***** Source material *****

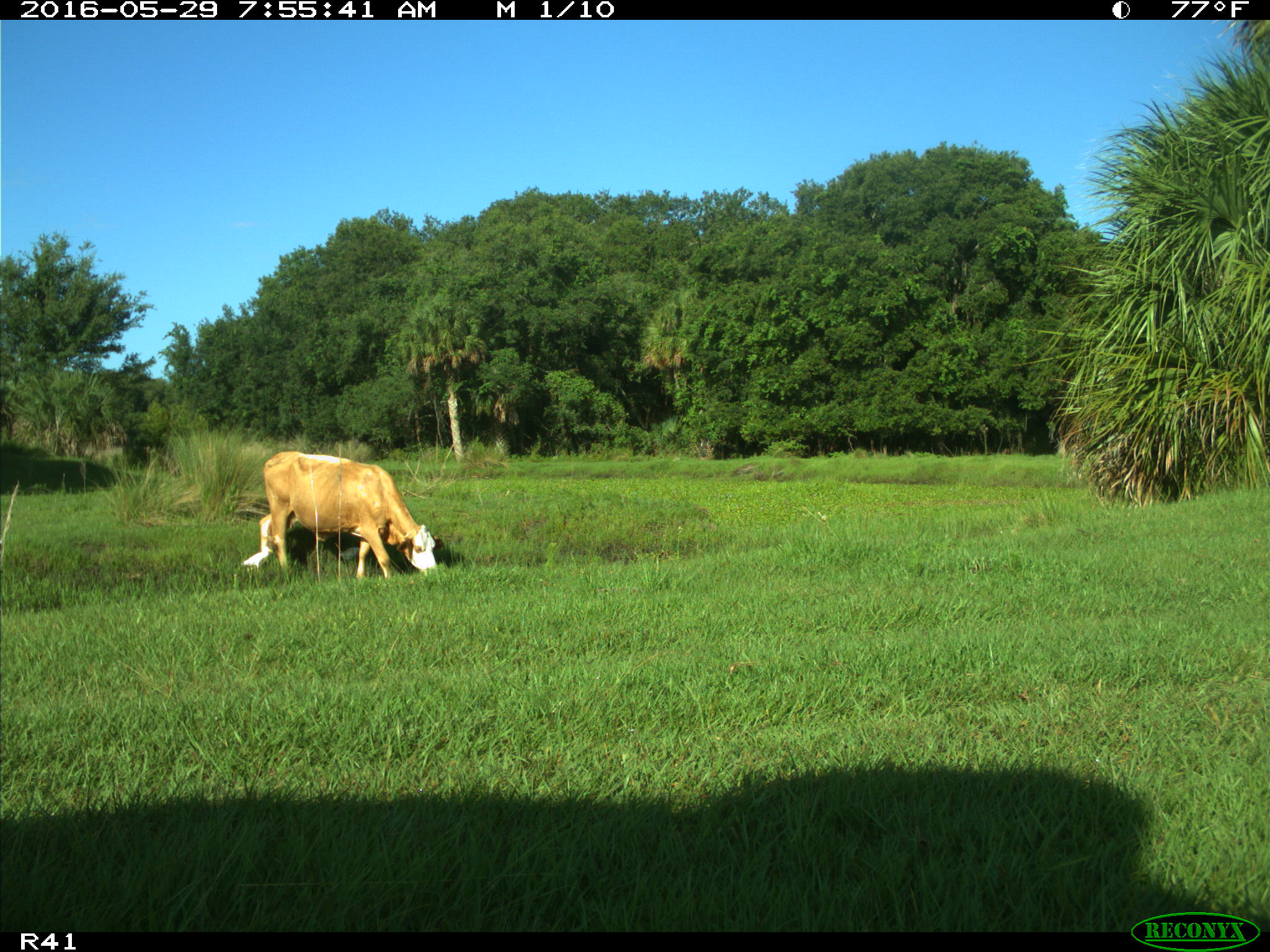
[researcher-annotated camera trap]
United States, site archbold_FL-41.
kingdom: Animalia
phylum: Chordata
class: Mammalia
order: Artiodactyla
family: Bovidae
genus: Bos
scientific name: Bos taurus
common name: domestic cow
Bos taurus (domestic cow).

*****

* _What the task requires_
One line above contains "order: Artiodactyla". Output that line and each one after it, word for word, and nothing else.

* _Exercise result_
order: Artiodactyla
family: Bovidae
genus: Bos
scientific name: Bos taurus
common name: domestic cow
Bos taurus (domestic cow).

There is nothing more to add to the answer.